**TEXTO:**
'''

Aos senadores, o ex-secretário da Anvisa confirmou que conhece a advogada, mas disse não se lembrar o “contexto” no qual conheceu Marconny Ribeiro.
Senador
O senador Humberto Costa (PT-PE) exibiu uma troca de mensagens de 2 de junho do ano passado em que Santana diz a Marconny Ribeiro que teria uma reunião no Ministério da Saúde com o objetivo de “desatar um nó” e que trataria sobre 12 milhões de testes rápidos.
Santana afirmou ainda que “meu amigo aqui estará às 8h com o senador”. “Fechou agora na minha frente. Daí explico direito para eles. O coronel Blanco está aqui, estamos aguardando eles”, afirmou.
O coronel Marcelo Blanco atuou no Departamento de Logística com Roberto Dias. Ele também participou de jantar no qual teria havido cobrança de propina.
Ao ser questionado sobre quem seria o senador, afirmou: “Não lembro, senador. E, com todo respeito, por orientação do meu advogado, permanecerei em silêncio”.

'''

Reescreva o trecho do texto entre "Santana afirmou ainda" e "cobrança de propina.", inclusive, trocando "coronel" por "oficial". Estas linhas não têm relação com o texto.

**AMOSTRA DOS DADOS:**
'''

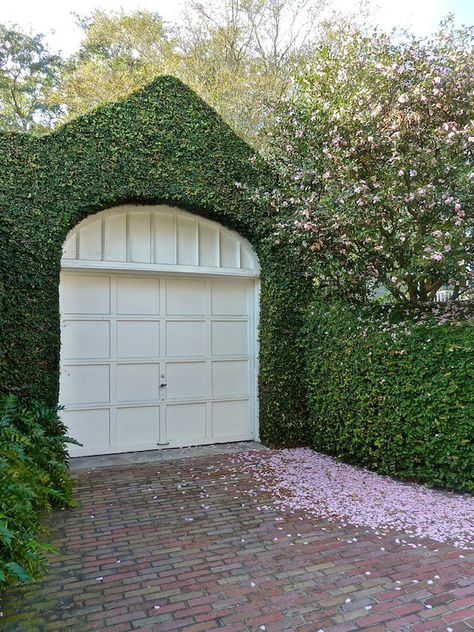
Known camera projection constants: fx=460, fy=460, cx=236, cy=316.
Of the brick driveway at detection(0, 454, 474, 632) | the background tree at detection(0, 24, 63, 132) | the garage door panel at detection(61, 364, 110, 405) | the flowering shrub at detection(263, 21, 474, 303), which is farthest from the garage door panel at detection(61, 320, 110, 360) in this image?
the background tree at detection(0, 24, 63, 132)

'''

**RESULTADO DA TAREFA:**
Santana afirmou ainda que “meu amigo aqui estará às 8h com o senador”. “Fechou agora na minha frente. Daí explico direito para eles. O oficial Blanco está aqui, estamos aguardando eles”, afirmou.
O oficial Marcelo Blanco atuou no Departamento de Logística com Roberto Dias. Ele também participou de jantar no qual teria havido cobrança de propina.